**Short exercise:**
Rewrite the records with every "camera" swapped for "lens", leaving everything else unchanged.

**Stored records:**
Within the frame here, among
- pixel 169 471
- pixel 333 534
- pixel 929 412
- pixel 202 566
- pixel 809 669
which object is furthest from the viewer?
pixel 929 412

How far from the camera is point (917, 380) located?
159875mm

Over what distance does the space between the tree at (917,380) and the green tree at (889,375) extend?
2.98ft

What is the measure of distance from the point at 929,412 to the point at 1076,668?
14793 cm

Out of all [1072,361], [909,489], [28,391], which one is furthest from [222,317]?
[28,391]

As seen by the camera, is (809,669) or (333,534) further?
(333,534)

**Correct result:**
Within the frame here, among
- pixel 169 471
- pixel 333 534
- pixel 929 412
- pixel 202 566
- pixel 809 669
which object is furthest from the viewer?
pixel 929 412

How far from the lens is point (917, 380) located?
159875mm

Over what distance does the space between the tree at (917,380) and the green tree at (889,375) extend?
2.98ft

What is the measure of distance from the point at 929,412 to the point at 1076,668?
14793 cm

Out of all [1072,361], [909,489], [28,391], which one is furthest from [222,317]?
[28,391]

As seen by the lens, is (809,669) or (333,534) further?
(333,534)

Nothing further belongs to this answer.